Starting with the basics
The Apache Hadoop 2.x version consists of three key components:
- Hadoop Distributed File System (HDFS)
- Yet Another Resource Negotiator (YARN)
- The MapReduce API (Job execution, MRApplicationMaster, JobHistoryServer, and so on)
There are two master processes that manage the Hadoop 2.x cluster—the NameNode and the ResourceManager. All the slave nodes in the cluster have DataNode and NodeManager processes running as the worker daemons for the cluster. The NameNode and DataNode daemons are part of HDFS, whereas the ResourceManager and NodeManager belong to YARN.
When we configure Hadoop-YARN on a single node, we need to have all four processes running on the same system. Hadoop single node installation is generally used for learning purposes. If you are a beginner and need to understand the Hadoop-YARN concepts, you can use a single node Hadoop-YARN cluster.

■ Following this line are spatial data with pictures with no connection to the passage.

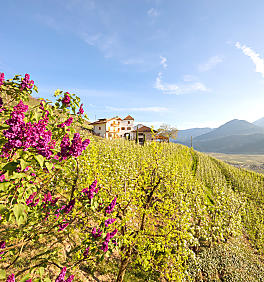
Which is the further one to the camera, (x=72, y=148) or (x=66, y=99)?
(x=66, y=99)

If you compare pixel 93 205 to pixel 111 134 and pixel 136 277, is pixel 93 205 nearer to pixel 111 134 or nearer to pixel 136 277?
pixel 136 277

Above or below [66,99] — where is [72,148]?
below

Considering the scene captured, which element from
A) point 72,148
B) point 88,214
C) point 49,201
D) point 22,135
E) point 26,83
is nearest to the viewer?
point 22,135

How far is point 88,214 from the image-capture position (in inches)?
164

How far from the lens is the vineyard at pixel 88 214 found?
5.24 ft

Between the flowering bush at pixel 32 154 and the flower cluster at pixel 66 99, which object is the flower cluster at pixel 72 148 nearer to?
the flowering bush at pixel 32 154

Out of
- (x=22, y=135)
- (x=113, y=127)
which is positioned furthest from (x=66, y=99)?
(x=113, y=127)

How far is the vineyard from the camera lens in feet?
5.24

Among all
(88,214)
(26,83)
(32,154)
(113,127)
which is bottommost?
(88,214)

In the production environment, a multi-node cluster is used. It is recommended to have separate nodes for NameNode and ResourceManager daemons. As the number of slave nodes in the cluster increases, the requirement of memory, processor, and network of the master nodes increases. The following diagram shows the high-level view of Hadoop-YARN processes running on a multi-node cluster.

Supported platforms
To install a Hadoop-YARN cluster, you can use either GNU-, Linux-, or Windows-based operating systems. The steps to configure and use the Hadoop-YARN cluster for these operating systems are different. It is recommended to use GNU/Linux for your cluster installations. Apache Hadoop is an open source framework and it's widely used on open source platforms such as Ubuntu/CentOS. The support documents and blogs for Linux machines are easily available. Some companies use the enterprise version of Linux systems such as RHEL (RedHat Enterprise Linux).

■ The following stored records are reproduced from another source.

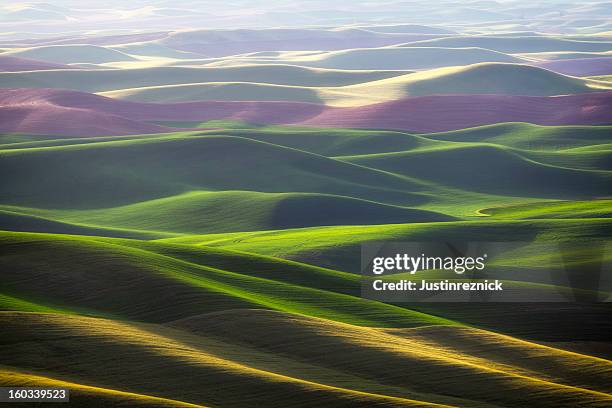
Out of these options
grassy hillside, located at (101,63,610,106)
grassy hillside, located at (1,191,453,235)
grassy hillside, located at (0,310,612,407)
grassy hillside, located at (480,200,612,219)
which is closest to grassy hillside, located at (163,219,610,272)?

In this chapter, we'll be using a 64-bit Ubuntu Desktop (version 14.04) for deployment of the Hadoop-YARN cluster. You can download an ISO image for Ubuntu Desktop from its official website (http://www.ubuntu.com/download).
Hardware requirements
The following section covers the recommended hardware configuration to run Apache Hadoop.
For learning purpose, nodes in the cluster must have the following:
- 1.5 or 2 GB of RAM
- 15-20 GB free hard disk.
If you don't have physical machines, you can use a tool such as Oracle Virtualbox to host virtual machines on your host system. To know more about Oracle Virtualbox and how to install virtual machines using Oracle Virtualbox, you can refer to the blog at http://www.protechskills.com/big-data/hadoop/administration/create-new-vm-using-oracle-virtualbox.

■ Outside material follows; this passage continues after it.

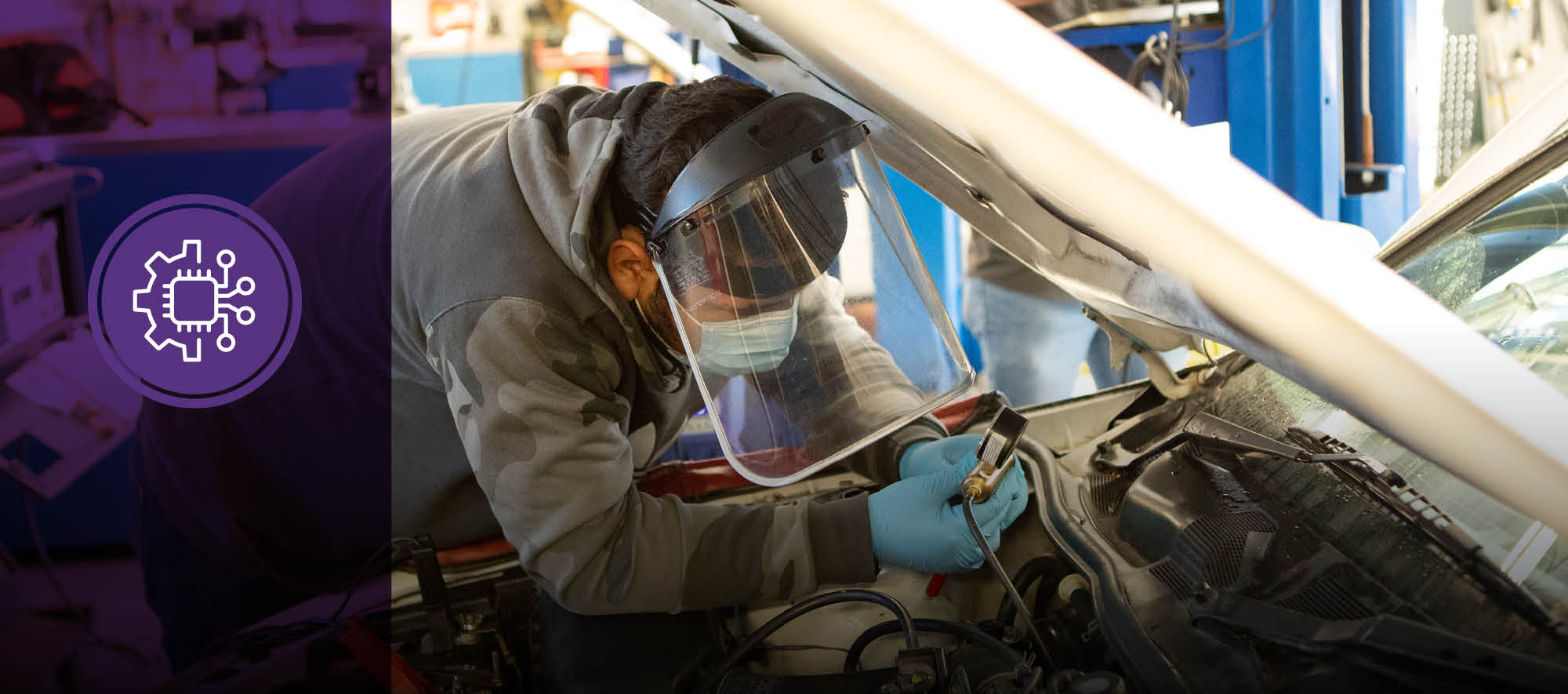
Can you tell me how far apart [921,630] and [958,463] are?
0.36 m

To select nodes for a production environment, you can refer to a blog on the Hortonworks website at http://hortonworks.com/blog/best-practices-for-selecting-apache-hadoop-hardware/.
Software requirements
Hadoop is an open source framework that requires:
- Java already installed on all the nodes
- A passwordless SSH from the master node to the slave nodes
The steps to install java and configure passwordless SSH are covered later in the chapter.
Basic Linux commands / utilities
Before moving forward, it is important to understand the usage of the following Linux commands:
- Sudo
- Nano editor
- Source
- Jps
- Netstat
- Man
The official documentation for the Hadoop cluster installation is based on the Linux platform and as mentioned in the previous section, Linux OS is preferred over the Windows OS. This section allows readers with minimum knowledge of Linux to deploy a Hadoop-YARN cluster with ease. Readers new to Linux should have basic knowledge of these commands / utilities before moving to the cluster installation steps. This section of the chapter covers an overview and usage of these commands.
In Linux, the sudo
command allows a user to execute a command as a superuser, or in other words an administrator of a windows system. The file /etc/sudoers
contains a list of users who have the sudo
permission. If you need to change any of the system properties or access any system file, you need to add sudo
in the beginning of the command. To read more about the sudo
command, you can refer to the blog at http://www.tutorialspoint.com/unix_commands/sudo.htm.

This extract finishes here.